Requirement
Copy the records below word for word, beginning with the line that contains "How do you sort" and continuing through the end of the records.

Data entries
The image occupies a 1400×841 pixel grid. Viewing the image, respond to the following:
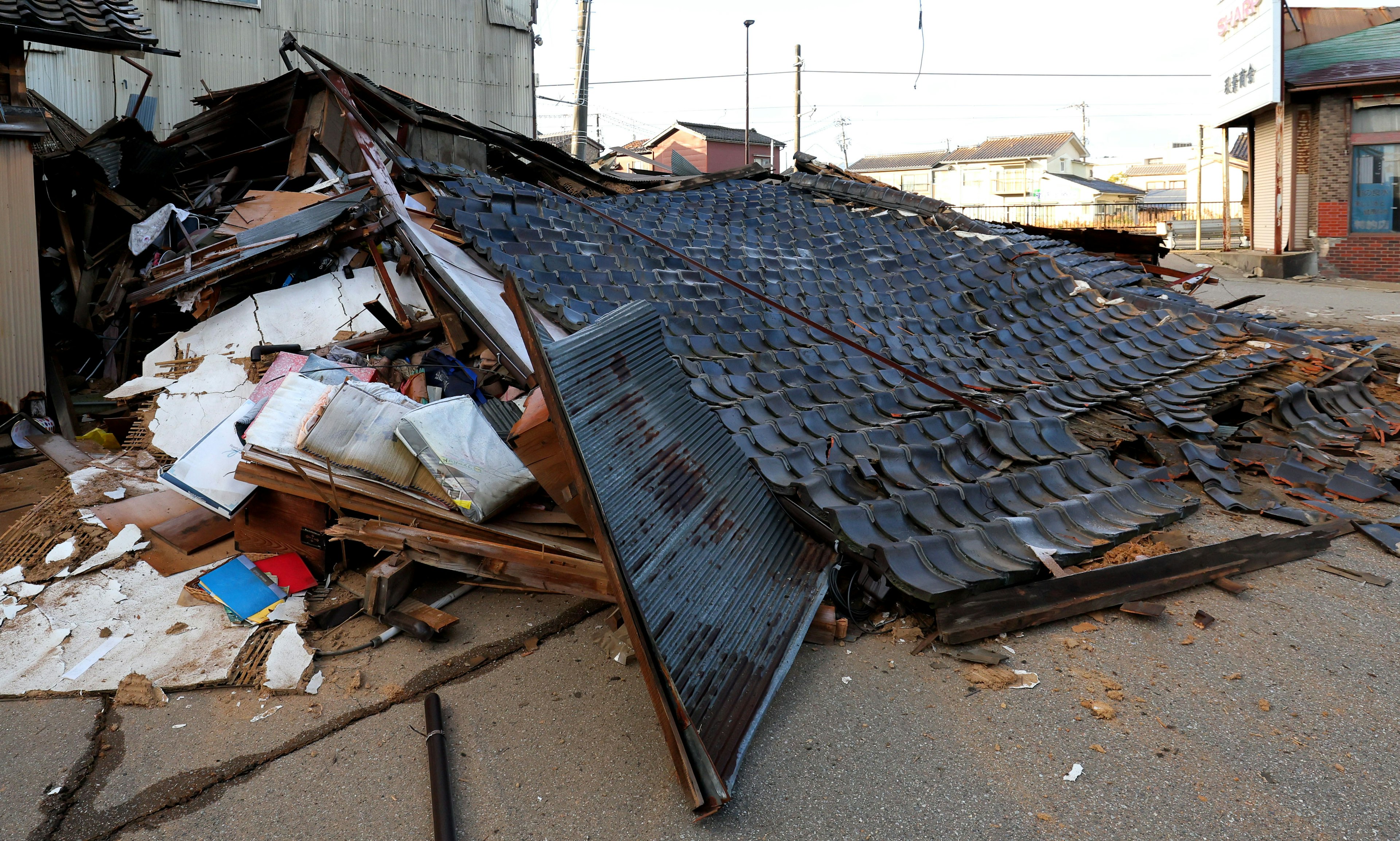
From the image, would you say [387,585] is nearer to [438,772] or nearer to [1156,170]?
[438,772]

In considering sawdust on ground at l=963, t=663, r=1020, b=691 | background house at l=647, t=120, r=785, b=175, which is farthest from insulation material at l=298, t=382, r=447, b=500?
background house at l=647, t=120, r=785, b=175

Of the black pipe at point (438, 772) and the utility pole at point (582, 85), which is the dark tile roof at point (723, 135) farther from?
the black pipe at point (438, 772)

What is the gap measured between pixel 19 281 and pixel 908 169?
197ft

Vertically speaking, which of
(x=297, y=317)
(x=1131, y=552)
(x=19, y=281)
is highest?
(x=19, y=281)

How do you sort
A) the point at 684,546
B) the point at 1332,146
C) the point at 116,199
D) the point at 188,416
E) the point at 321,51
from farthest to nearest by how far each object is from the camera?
the point at 1332,146, the point at 321,51, the point at 116,199, the point at 188,416, the point at 684,546

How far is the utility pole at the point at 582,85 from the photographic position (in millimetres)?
23125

Correct response
How do you sort
A) the point at 684,546
B) the point at 1332,146
C) the point at 116,199
D) the point at 188,416
E) the point at 321,51
from farthest to nearest by how far each object is from the camera?
the point at 1332,146, the point at 321,51, the point at 116,199, the point at 188,416, the point at 684,546

How far is the utility pole at the point at 582,85 from the photographic position (in millimetres)?
23125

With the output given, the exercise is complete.